*** Information provided

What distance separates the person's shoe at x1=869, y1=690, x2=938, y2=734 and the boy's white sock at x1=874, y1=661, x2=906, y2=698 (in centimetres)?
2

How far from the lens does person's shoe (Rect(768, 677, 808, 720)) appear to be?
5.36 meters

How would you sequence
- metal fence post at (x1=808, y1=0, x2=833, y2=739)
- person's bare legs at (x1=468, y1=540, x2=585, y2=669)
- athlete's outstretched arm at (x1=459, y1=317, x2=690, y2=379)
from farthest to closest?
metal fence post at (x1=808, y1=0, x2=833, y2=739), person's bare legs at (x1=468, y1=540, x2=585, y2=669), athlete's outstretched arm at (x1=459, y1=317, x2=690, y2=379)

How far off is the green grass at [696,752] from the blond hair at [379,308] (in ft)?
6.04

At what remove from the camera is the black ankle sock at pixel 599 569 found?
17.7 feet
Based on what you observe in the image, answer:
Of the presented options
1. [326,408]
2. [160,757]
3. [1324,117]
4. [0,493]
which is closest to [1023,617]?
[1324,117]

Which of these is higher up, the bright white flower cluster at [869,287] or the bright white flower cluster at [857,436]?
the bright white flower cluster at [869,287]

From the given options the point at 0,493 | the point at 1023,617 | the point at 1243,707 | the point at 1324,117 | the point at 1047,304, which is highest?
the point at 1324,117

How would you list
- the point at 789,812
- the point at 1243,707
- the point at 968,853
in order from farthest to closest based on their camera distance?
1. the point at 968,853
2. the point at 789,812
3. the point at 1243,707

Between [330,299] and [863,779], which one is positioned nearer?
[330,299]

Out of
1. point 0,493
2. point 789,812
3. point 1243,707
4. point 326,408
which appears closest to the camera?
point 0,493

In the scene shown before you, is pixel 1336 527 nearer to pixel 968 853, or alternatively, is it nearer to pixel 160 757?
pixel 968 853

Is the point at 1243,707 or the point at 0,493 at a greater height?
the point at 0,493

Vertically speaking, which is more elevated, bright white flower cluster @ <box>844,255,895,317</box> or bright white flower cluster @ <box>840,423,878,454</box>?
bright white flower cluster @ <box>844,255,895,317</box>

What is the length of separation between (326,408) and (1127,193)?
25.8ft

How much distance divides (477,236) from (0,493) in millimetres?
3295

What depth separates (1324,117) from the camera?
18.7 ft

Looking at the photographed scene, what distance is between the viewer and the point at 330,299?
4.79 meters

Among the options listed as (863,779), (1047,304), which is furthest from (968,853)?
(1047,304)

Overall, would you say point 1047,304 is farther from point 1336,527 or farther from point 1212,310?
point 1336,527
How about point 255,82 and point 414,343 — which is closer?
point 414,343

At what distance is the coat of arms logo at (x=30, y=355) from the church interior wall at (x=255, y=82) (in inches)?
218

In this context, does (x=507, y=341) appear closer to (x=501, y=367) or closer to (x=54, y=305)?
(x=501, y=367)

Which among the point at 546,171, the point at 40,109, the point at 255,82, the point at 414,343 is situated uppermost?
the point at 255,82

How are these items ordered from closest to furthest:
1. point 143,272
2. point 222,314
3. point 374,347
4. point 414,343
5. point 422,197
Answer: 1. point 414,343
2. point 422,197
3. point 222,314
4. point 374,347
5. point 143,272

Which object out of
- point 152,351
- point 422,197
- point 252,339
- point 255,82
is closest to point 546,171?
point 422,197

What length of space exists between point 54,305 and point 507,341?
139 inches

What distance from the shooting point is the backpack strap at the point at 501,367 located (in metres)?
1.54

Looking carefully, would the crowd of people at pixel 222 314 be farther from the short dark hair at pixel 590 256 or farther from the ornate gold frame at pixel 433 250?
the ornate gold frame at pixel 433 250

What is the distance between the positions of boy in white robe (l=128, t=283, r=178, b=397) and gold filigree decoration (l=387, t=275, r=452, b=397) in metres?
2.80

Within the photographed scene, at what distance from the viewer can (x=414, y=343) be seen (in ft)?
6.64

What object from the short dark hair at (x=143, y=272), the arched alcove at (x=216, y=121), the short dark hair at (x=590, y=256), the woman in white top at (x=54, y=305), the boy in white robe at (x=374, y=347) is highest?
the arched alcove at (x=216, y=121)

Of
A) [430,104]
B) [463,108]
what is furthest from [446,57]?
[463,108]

******

Reproduce all of the rows above verbatim, with every character left unaltered.

## Answer to this problem
What distance separates the person's shoe at x1=869, y1=690, x2=938, y2=734 and the boy's white sock at x1=874, y1=661, x2=906, y2=698 (in centimetres)?
2

How far from the lens does person's shoe (Rect(768, 677, 808, 720)) appear to be?
5.36 meters

How would you sequence
- metal fence post at (x1=808, y1=0, x2=833, y2=739)
- person's bare legs at (x1=468, y1=540, x2=585, y2=669)
- athlete's outstretched arm at (x1=459, y1=317, x2=690, y2=379)
from farthest to closest?
metal fence post at (x1=808, y1=0, x2=833, y2=739), person's bare legs at (x1=468, y1=540, x2=585, y2=669), athlete's outstretched arm at (x1=459, y1=317, x2=690, y2=379)

How far off is the green grass at [696,752] from the blond hair at [379,308] (in ft)?
6.04

At what remove from the camera is the black ankle sock at pixel 599 569 found?
17.7 feet
Based on what you observe in the image, answer:
Of the presented options
1. [326,408]
2. [160,757]
3. [1324,117]
4. [0,493]
which is closest to [1023,617]?
[1324,117]

Which of these is higher up, the bright white flower cluster at [869,287] or the bright white flower cluster at [857,436]?
the bright white flower cluster at [869,287]

From the given options the point at 0,493 | the point at 1023,617 | the point at 1243,707 | the point at 1324,117 | the point at 1047,304, which is highest?
the point at 1324,117

How would you list
- the point at 789,812
- the point at 1243,707
- the point at 968,853
in order from farthest to closest based on their camera distance?
1. the point at 968,853
2. the point at 789,812
3. the point at 1243,707

Between [330,299] and [863,779], which one is positioned nearer?
[330,299]

Out of
1. point 0,493
2. point 789,812
3. point 1243,707
4. point 326,408
which appears closest to the camera?
point 0,493

In the scene shown before you, is pixel 1336 527 nearer to pixel 968 853, or alternatively, is it nearer to pixel 160 757?
pixel 968 853

Is the point at 1243,707 or the point at 0,493 at a greater height?
the point at 0,493

Vertically speaking, which is more elevated, bright white flower cluster @ <box>844,255,895,317</box> or bright white flower cluster @ <box>840,423,878,454</box>?
bright white flower cluster @ <box>844,255,895,317</box>

What is the length of separation between (326,408) and (1127,193)?
25.8ft

How much distance divides (477,236) from (0,493) in millimetres?
3295

What depth separates (1324,117) from the camera?
18.7 ft

Looking at the photographed scene, what distance is between the viewer and the point at 330,299?
4.79 meters

Among the options listed as (863,779), (1047,304), which is furthest from (968,853)?
(1047,304)

Overall, would you say point 1047,304 is farther from point 1336,527 or farther from point 1212,310?
point 1336,527
How about point 255,82 and point 414,343 — which is closer?
point 414,343

At what distance is the coat of arms logo at (x=30, y=355) from the church interior wall at (x=255, y=82) (in inches)?
218

In this context, does (x=507, y=341) appear closer to (x=501, y=367) or closer to (x=54, y=305)?
(x=501, y=367)

Which among the point at 546,171, the point at 40,109, the point at 255,82, the point at 414,343 is situated uppermost?
the point at 255,82

How are these items ordered from closest to furthest:
1. point 143,272
2. point 222,314
3. point 374,347
4. point 414,343
5. point 422,197
Answer: 1. point 414,343
2. point 422,197
3. point 222,314
4. point 374,347
5. point 143,272

Which object out of
- point 152,351
- point 422,197
- point 252,339
- point 255,82
is closest to point 546,171?
point 422,197

What length of space exists between point 54,305 and point 507,341?
139 inches

What distance from the shooting point is the backpack strap at the point at 501,367 located (in metres)?
1.54

Looking carefully, would the crowd of people at pixel 222 314 be farther from the short dark hair at pixel 590 256 or farther from the ornate gold frame at pixel 433 250?
the ornate gold frame at pixel 433 250

What is the distance between the positions of boy in white robe (l=128, t=283, r=178, b=397) and gold filigree decoration (l=387, t=275, r=452, b=397) in metres?
2.80

Within the photographed scene, at what distance from the viewer can (x=414, y=343) be seen (in ft)?
6.64

What object from the short dark hair at (x=143, y=272), the arched alcove at (x=216, y=121), the short dark hair at (x=590, y=256), the woman in white top at (x=54, y=305), the boy in white robe at (x=374, y=347) is highest?
the arched alcove at (x=216, y=121)

Of
A) [430,104]
B) [463,108]
what is furthest from [446,57]?
[463,108]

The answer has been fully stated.